Adolescents reported that they need practical information about how to prevent STIs (including HIV), how to prevent unintended pregnancies, and how to communicate and negotiate within relationship, - issues not adequately covered in abstinence-focused curricula.
“According to international standards, comprehensive SRH education should cover a range of topics, which fit into five key categories identified by the study team: sexual and reproductive physiology; HIV/STI prevention; contraception and unintended pregnancy; values and interpersonal skills; and gender and sexual and reproductive rights”, the study added.
Ms Melissa Stillman, a Guttmacher researcher, said "abstinence-only education programs have shown little evidence of improving adolescents’ sexual and reproductive health outcomes."
“Rather, the adolescents surveyed report that they need practical information about how to prevent STIs, including HIV, how to prevent pregnancy, and how to communicate and negotiate within relationships.”
The study found that 23 percent of female and 27 percent of male students had already had sex at the time of the survey, and some likely did so before they were taught the skills and knowledge they need to practice safe sex and lead healthy sexual and reproductive lives.
The study recommended that age-appropriate SRH education start early in schools, well prior to sexual initiation.

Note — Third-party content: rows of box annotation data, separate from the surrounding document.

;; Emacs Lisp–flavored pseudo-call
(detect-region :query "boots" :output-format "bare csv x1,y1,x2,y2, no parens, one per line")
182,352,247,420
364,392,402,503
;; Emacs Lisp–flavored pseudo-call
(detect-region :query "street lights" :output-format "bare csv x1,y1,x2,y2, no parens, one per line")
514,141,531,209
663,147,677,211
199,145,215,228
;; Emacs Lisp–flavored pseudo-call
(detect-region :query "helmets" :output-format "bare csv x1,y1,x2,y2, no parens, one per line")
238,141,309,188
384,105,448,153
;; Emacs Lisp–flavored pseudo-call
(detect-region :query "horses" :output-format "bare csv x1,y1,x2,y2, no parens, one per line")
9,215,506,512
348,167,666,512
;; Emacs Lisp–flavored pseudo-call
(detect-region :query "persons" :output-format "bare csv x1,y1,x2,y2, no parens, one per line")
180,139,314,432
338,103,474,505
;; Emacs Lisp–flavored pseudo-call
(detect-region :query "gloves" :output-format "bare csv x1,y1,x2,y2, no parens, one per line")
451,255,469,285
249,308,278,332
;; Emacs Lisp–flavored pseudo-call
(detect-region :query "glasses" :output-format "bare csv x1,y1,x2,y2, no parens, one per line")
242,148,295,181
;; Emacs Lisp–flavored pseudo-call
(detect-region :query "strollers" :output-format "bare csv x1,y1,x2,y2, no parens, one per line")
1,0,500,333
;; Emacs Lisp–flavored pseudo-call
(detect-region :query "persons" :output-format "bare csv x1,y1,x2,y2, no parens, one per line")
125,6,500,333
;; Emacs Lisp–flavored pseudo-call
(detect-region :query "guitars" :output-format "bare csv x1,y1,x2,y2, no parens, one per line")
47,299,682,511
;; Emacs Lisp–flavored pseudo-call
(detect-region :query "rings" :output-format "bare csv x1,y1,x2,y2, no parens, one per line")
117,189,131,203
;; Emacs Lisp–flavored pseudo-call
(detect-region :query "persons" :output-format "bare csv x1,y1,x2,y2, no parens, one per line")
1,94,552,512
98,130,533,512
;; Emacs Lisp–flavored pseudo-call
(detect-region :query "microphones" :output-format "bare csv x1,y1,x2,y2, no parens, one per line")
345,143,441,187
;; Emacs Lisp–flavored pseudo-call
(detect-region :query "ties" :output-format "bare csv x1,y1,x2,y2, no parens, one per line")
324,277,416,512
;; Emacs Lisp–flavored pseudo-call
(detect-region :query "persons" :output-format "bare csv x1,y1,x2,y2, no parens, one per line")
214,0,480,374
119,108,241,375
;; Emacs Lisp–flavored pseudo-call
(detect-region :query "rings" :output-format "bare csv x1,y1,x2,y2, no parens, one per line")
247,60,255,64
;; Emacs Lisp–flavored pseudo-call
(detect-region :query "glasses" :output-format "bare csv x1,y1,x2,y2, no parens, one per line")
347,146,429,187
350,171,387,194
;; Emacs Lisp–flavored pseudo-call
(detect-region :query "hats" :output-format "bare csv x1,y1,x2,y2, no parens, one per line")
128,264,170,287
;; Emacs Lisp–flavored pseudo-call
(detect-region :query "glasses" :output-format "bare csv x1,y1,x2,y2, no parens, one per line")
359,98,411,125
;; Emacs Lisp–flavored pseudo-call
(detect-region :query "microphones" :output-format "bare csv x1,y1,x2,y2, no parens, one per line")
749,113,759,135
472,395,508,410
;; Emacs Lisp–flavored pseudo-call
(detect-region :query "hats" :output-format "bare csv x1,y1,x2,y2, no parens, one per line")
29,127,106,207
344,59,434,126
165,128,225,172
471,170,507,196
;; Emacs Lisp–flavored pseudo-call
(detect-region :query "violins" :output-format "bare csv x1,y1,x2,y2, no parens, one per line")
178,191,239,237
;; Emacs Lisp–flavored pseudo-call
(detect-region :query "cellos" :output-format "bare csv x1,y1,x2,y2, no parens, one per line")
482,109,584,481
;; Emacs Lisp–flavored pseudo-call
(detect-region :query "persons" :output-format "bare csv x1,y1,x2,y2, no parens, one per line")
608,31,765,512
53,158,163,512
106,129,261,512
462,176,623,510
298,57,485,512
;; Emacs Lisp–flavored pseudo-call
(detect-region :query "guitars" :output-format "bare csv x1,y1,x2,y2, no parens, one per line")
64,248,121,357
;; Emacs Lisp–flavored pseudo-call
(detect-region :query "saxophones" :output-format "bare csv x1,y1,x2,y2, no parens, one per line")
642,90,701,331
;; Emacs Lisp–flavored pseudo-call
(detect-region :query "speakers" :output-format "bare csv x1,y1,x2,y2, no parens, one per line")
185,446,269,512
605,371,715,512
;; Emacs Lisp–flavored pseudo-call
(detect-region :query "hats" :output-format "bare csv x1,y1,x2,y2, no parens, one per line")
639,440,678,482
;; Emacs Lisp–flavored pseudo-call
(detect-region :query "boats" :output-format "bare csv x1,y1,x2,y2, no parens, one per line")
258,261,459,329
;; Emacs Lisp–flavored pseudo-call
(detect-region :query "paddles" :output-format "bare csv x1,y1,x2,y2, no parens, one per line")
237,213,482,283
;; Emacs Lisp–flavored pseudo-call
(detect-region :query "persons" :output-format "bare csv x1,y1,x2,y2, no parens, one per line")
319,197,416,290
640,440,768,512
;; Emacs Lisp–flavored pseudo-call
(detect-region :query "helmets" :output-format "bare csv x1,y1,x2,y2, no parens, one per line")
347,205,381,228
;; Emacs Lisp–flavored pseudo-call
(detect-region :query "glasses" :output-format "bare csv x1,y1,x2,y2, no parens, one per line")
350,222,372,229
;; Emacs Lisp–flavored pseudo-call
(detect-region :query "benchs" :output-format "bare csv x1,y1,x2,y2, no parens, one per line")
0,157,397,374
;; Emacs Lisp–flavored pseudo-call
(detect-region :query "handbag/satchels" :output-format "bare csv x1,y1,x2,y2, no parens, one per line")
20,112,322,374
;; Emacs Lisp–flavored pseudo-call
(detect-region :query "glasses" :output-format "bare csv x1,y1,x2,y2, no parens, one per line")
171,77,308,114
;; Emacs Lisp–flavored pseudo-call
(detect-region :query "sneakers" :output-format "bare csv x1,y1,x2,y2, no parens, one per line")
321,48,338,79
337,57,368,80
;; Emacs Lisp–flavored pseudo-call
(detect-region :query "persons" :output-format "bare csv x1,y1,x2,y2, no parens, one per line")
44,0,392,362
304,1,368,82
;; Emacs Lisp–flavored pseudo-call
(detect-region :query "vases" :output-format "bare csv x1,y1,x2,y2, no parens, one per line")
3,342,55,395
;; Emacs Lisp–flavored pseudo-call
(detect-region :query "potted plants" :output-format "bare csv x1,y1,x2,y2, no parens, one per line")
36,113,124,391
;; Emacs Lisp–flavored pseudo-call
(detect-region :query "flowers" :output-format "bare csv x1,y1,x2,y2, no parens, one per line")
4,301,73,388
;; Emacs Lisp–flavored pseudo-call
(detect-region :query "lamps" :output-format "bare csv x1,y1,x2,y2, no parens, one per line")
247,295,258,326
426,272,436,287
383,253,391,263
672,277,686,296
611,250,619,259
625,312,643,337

It said primary and junior high schools are important points of entry for comprehensive SRH education, given that 85–90 percent of adolescents in Ghana attend these levels, but only half (48 per cent) attend senior high school.
Teachers are the main source of information for students in Ghana, and the quality of teaching depends on their preparedness, confidence, knowledge and skills. Teachers from various disciplines cover SRH topics, leading to variability in emphasis.
The report also recommended that teacher training be standardized and improved to adequately prepare educators with the skills they need to teach these programs effectively.
To ensure the healthy development of adolescents and to support their transition to adulthood as well as to match the strong commitment that the government has shown over the years, the comprehensiveness of SRH education offered in core curricula must be improved to meet international standards, and appropriate resources must be provided to ensure adequate teacher preparation.
Dr Joana Neequaye Tetteh a Reproductive Health Expert working with Guttmacher Institute said the goal of the study was to provide a robust, comprehensive analysis of policies and curricula regarding SRH education in Ghana.
She commended the research team for their hard work and urged government to implement the findings of the study to improve on the sexuality education of the youth.
Mr Charles Aheto Tsegah former Acting Executive Director at National Council for Curriculum and Assessment of the Ghana Education, who launched the report said government has demonstrated a strong commitment to SRH education by implementing programmes in schools nationwide.
He said while SRH education in Ghana was advanced, compared to that in other countries in the region, information was often presented from a reactive perspective and focuses on the importance of abstinence and the dangers of sexual activity.
He called for the need to create that enabling environment to ensure the youth freely discuss SRH issues among themselves in schools and in public.